EXERCISE TASKS:
1. Repeat, word for word, the stretch of the crowd-sounds article from "So what kind" through "do they cover?".
2. In the crowd-sounds article, list every button Paul describes from the manual for Villa, giving what each one is for.

STUDY TEXT:
■ ■ ■ ■ ■ ■ ■

A young man graciously welcomes me into a room radiated with TV screens, computers, control panels, and flashing LEDs. A small group of men are concentrating intently on their allotted displays, making life or death adjustments to the controls every few seconds. Everything is drowned in bright artificial light and the hum of insufficient fans.
We are deep within the Etihad, the home of Manchester City Football Club, and their first match to take place whilst social distancing and the COVID-19 pandemic rages on has just kicked off. I’m here to meet Paul Abdullah, the so-called man of ten thousand voices, who is responsible for adding the artificial crowd sounds to football matches now that fans cannot attend the games.
How does it work?
“It’s easy, here I’ve got the feed that goes out on live TV” Paul nods towards a monitor, still shrouded in its protective film. “only it’s not live.. there’s a delay. The delay is for safety – streakers, bad injuries, Mourinho smiling.. that kind of thing. I watch the match, then use the control panel to add the artificial crowd sounds to the feed.”
So what kind of sounds can you add?
“Well here is the main control” Paul points to a large slider running the full length of the control panel, with a small knob at the bottom. “This slider controls the crowd volume, so throughout the match, I sit with my hand on this and slide it up or down based on whether I think the action is good or not. I take into account the importance of the game, rivalries, things like that.”
So what do these buttons do?
“Careful mate! You nearly pushed that, it would go straight out on the live feed! Each one of these buttons has a different crowd sound programmed into it. These on the left side are the standard buttons that apply to all games – I see the action on the screen, I press the button for it. Sorted.”
OK, so what actions do they cover?
“We’ve got all your standard stuff.. this is the kick-off whistle and roar button; these are for goals; this is the V.A.R. chant button, a fan favorite around the world now; this button is for the despair at a goal they’ve cheered for six minutes being ruled out; this is the Luiz button, it’s for the groan as a player they know is going to cost them the game is subbed on. All your regular stuff that’s in most games.”
And the right-hand buttons? They’re match specific?
“Oh yeah, of course.. you can’t have something like I’m Forever Blowing Bubbles ringing out somewhere inappropriate like Neverland. We’ve got recordings of games from all the teams over the last few seasons, and things that are unique to each are then made available on these right buttons.”
So how do you know which button does what for each game?
“I’ve got this manual here, let’s pick one.. Villa – this button is for when Grealish scores; this button is for when Grealish gets an assist; this button is for when someone has the option to pass to Grealish ; this button is for when Grealish gets tackled really hard.. they’ve captured it well, you can really hear the fear of relegation.
Do you want to see another?”
Please, that would be great.
“Right, let’s see… Spurs – this button is for when Harry Kane either comes on or has the ball.. usual chant.. he’s one of our own, Harry Kane, please we beg you don’t leave us;this one is for when Mourinho high-fives a ball boy. All your Spurs classics basically.”
So who decides what sounds to include for each team?
“I dunno, that comes right from the top.. definitely one of the big players: Bet247, Fun69, BetYay – someone like that. I was told that authenticity was a key focus, they didn’t want it to be repetitive and unrelated to the action like FIFA, they say they need the audience to buy into the drama of the game to keep the money coming in.”
After a firm and a heartfelt handshake from Paul, I left the buzzing control room, back into the familiar and refreshing silence of the Etihad.

■ ■ ■ ■ ■ ■ ■

DATA EXTRACTS:
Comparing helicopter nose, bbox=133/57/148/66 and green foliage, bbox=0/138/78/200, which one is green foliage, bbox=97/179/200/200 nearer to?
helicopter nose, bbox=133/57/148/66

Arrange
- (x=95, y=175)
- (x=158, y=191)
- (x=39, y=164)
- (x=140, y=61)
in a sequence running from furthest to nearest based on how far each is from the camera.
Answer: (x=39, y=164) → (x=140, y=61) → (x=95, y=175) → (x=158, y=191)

■ ■ ■ ■ ■ ■ ■

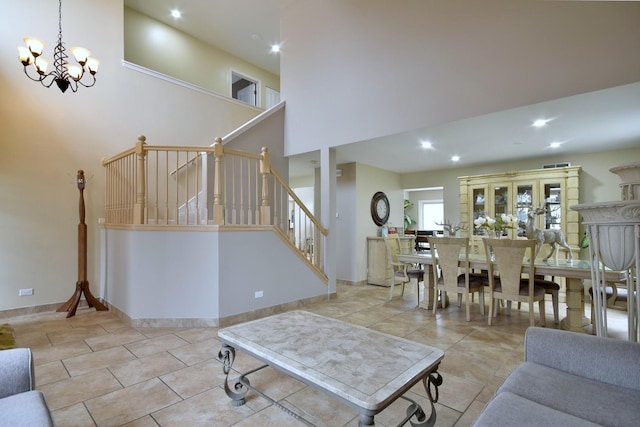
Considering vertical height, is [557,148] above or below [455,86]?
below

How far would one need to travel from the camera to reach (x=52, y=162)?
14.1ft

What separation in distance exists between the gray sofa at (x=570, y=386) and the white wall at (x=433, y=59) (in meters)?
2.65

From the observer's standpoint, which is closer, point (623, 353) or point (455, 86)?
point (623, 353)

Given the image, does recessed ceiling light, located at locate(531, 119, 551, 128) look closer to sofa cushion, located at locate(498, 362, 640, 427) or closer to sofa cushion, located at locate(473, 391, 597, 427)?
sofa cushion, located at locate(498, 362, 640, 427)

■ ■ ■ ■ ■ ■ ■

SOLUTIONS TO THE EXERCISE:
1.
So what kind of sounds can you add?
“Well here is the main control” Paul points to a large slider running the full length of the control panel, with a small knob at the bottom. “This slider controls the crowd volume, so throughout the match, I sit with my hand on this and slide it up or down based on whether I think the action is good or not. I take into account the importance of the game, rivalries, things like that.”
So what do these buttons do?
“Careful mate! You nearly pushed that, it would go straight out on the live feed! Each one of these buttons has a different crowd sound programmed into it. These on the left side are the standard buttons that apply to all games – I see the action on the screen, I press the button for it. Sorted.”
OK, so what actions do they cover?

2.
- When Grealish scores
- When Grealish gets an assist
- When someone has the option to pass to Grealish
- When Grealish gets tackled really hard